(Data records)

********************

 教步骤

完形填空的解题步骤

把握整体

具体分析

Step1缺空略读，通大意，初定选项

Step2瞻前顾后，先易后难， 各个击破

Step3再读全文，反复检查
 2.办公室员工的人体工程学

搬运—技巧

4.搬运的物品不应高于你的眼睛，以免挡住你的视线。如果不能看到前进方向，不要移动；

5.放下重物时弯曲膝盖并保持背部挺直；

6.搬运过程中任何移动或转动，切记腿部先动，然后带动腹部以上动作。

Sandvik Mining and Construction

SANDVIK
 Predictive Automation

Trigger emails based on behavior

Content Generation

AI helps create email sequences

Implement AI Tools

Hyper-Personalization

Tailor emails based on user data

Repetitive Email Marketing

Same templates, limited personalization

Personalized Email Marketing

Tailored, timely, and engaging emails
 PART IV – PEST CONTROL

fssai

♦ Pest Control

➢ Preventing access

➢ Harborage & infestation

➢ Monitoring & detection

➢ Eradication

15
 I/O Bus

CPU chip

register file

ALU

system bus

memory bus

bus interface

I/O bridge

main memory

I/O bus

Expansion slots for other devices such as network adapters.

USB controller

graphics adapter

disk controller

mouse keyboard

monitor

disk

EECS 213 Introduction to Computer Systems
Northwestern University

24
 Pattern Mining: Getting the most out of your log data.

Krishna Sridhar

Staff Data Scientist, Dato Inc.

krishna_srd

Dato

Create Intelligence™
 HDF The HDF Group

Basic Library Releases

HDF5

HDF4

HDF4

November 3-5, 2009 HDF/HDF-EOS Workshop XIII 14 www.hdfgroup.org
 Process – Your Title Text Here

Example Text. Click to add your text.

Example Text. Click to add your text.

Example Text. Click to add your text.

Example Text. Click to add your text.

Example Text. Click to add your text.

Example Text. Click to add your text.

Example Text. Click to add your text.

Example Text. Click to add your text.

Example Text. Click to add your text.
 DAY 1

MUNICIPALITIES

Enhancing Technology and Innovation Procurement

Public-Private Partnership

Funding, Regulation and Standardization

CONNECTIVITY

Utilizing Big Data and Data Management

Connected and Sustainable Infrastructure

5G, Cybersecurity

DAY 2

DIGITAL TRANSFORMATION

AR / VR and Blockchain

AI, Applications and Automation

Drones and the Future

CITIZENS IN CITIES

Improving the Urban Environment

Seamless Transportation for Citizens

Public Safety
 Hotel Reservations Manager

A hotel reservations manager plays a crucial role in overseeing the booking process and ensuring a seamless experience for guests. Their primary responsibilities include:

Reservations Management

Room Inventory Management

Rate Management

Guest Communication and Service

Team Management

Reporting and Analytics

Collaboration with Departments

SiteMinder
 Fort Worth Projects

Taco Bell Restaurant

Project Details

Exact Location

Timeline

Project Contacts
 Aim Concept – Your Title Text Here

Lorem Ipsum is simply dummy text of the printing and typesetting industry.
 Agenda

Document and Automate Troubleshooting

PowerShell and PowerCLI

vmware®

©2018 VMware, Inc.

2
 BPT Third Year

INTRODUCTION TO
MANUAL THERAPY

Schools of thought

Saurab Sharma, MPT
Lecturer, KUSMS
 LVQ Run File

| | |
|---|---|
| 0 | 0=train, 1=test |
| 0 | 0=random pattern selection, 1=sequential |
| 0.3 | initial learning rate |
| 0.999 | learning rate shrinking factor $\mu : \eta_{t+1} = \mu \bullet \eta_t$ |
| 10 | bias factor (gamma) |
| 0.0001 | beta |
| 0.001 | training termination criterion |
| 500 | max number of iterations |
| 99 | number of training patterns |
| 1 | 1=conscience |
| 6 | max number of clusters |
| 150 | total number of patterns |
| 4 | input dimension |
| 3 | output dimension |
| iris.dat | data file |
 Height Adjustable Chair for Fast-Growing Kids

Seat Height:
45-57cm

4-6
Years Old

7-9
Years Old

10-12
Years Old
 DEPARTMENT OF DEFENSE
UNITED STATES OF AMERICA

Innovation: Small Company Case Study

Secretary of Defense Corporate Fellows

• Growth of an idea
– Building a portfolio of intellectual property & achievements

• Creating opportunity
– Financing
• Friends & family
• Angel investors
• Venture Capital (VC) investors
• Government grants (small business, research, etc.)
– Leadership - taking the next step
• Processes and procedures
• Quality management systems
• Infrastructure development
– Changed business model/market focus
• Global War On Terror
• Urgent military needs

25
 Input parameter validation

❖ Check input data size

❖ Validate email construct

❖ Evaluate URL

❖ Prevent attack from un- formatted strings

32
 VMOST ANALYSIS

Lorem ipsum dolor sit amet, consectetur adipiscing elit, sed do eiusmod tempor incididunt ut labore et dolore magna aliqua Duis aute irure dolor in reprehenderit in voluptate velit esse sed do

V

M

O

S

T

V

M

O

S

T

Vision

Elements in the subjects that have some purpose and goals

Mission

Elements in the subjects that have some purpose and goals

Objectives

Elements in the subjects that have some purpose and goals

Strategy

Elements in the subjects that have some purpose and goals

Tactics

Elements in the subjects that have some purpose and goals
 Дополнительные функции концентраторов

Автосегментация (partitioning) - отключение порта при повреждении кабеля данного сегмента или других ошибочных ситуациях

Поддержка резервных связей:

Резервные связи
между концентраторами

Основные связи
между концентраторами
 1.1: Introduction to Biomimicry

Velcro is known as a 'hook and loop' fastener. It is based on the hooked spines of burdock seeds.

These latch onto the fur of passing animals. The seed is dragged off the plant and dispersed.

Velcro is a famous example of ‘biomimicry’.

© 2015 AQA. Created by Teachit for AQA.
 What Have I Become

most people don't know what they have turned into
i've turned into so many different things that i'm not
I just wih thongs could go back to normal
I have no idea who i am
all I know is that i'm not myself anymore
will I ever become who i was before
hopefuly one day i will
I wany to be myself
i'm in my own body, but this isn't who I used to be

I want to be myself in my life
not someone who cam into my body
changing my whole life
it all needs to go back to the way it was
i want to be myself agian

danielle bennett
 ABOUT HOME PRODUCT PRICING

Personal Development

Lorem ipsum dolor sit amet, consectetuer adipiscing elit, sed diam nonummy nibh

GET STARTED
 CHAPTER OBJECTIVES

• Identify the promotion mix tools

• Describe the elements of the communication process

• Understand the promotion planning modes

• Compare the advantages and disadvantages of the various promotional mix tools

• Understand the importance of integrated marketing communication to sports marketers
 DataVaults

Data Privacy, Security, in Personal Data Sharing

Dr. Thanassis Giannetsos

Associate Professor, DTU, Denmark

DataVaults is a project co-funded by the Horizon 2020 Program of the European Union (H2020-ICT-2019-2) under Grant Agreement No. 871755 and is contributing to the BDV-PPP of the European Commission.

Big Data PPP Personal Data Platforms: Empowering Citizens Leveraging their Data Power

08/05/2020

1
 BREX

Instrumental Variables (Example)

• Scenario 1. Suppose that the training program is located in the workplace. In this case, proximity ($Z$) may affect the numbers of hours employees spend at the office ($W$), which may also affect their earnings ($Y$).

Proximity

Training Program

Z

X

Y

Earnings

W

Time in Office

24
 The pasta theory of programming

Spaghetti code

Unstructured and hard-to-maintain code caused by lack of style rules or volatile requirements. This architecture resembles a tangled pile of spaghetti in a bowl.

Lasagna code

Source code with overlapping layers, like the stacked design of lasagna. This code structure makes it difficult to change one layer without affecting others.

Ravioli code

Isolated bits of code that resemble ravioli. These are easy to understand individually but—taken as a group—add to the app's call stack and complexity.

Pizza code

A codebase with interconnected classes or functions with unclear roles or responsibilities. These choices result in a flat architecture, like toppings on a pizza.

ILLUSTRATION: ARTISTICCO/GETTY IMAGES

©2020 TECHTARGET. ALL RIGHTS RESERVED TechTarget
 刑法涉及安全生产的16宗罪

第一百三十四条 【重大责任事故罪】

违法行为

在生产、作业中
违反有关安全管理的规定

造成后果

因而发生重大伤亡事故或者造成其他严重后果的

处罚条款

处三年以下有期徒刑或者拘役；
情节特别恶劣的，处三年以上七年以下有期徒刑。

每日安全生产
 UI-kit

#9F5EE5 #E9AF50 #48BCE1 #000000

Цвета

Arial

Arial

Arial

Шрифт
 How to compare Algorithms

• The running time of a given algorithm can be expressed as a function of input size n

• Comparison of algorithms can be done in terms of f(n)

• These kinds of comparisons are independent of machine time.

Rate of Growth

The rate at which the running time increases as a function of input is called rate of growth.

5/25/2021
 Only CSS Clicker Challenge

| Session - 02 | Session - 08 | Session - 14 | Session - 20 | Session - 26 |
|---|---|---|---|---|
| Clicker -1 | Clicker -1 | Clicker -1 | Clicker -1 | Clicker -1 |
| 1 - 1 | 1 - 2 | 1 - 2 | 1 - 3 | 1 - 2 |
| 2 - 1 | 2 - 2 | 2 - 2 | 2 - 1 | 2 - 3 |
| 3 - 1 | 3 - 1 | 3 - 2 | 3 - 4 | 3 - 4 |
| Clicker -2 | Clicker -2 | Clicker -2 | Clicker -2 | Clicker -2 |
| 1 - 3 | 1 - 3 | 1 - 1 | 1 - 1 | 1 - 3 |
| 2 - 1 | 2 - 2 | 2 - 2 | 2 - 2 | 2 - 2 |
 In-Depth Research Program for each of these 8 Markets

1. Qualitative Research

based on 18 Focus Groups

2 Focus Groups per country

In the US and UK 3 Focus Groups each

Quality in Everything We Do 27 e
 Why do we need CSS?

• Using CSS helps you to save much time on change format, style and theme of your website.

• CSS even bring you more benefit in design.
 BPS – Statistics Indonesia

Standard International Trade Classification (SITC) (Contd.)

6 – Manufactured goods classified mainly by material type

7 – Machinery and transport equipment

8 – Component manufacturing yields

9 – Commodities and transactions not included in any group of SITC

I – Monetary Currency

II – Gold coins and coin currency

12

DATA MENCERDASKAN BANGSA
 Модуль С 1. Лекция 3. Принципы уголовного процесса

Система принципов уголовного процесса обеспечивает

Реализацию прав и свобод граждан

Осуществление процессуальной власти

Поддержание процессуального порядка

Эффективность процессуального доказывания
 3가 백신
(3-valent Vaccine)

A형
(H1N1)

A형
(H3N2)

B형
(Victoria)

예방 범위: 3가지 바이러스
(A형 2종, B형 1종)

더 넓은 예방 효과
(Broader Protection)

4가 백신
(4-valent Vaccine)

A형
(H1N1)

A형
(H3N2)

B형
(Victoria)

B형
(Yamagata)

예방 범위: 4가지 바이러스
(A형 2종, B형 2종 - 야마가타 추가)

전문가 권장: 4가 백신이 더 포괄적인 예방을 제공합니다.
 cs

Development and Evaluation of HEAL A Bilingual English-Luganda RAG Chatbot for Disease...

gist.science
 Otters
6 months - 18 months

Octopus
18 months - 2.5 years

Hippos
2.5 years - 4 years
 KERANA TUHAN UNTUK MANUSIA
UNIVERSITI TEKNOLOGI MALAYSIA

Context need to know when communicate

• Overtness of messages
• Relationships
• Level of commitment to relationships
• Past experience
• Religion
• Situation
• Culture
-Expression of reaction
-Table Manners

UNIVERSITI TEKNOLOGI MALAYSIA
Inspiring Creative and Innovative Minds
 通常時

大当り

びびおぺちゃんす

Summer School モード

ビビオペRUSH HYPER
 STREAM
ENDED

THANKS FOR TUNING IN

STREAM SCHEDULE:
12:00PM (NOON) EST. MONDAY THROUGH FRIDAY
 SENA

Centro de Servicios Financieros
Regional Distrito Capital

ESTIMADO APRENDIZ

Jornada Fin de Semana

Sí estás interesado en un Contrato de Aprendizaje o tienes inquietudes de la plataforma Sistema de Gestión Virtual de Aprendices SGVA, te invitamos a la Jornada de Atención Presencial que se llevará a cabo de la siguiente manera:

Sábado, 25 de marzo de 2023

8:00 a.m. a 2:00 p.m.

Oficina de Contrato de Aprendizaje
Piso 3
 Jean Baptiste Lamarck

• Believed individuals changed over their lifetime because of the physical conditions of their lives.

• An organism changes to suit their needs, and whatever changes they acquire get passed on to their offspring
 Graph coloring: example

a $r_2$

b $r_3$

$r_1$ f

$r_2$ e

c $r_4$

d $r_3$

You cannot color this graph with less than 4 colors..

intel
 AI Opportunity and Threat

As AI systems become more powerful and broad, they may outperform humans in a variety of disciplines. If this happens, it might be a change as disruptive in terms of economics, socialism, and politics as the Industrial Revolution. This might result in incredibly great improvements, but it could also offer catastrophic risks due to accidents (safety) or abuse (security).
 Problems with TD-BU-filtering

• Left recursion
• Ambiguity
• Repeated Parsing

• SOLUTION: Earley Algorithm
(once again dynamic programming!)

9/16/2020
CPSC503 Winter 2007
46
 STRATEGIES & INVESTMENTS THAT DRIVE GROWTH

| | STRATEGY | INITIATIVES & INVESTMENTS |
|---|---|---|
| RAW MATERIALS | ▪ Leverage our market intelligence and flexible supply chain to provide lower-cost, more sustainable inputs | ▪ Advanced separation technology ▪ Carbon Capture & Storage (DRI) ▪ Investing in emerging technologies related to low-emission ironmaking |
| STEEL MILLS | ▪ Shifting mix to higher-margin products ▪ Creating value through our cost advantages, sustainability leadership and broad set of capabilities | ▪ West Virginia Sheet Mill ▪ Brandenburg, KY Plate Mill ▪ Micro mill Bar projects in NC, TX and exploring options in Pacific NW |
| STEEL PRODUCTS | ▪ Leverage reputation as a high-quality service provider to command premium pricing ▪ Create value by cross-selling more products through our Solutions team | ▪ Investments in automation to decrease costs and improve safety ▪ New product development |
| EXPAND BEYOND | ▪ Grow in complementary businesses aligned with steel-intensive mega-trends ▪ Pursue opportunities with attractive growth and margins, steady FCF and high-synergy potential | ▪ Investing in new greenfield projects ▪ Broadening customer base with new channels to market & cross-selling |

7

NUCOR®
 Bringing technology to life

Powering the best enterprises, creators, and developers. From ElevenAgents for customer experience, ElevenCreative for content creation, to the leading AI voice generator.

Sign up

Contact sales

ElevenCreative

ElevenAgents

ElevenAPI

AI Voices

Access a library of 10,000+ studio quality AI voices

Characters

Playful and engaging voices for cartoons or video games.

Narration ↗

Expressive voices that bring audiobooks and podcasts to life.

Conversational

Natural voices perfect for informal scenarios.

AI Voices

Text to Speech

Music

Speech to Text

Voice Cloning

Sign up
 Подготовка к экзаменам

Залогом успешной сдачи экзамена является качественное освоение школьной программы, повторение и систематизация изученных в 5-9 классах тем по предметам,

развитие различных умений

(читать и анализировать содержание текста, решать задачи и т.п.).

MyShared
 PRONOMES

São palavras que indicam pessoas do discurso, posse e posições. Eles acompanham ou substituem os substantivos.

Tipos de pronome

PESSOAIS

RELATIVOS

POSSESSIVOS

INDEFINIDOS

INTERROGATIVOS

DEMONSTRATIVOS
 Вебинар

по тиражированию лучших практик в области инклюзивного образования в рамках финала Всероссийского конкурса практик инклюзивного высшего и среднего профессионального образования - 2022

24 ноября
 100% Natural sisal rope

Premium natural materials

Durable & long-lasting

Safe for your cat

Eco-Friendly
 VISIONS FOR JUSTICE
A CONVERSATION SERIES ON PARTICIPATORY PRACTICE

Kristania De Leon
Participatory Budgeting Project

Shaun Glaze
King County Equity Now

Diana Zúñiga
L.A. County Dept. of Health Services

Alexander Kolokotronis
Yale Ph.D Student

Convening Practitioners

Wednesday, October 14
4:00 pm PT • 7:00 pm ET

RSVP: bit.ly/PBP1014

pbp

********************

Look through the entries above and quote exactly the lines from the line with "CONNECTIVITY" to the line with "CITIZENS IN CITIES", counting both of those lines.

CONNECTIVITY

Utilizing Big Data and Data Management

Connected and Sustainable Infrastructure

5G, Cybersecurity

DAY 2

DIGITAL TRANSFORMATION

AR / VR and Blockchain

AI, Applications and Automation

Drones and the Future

CITIZENS IN CITIES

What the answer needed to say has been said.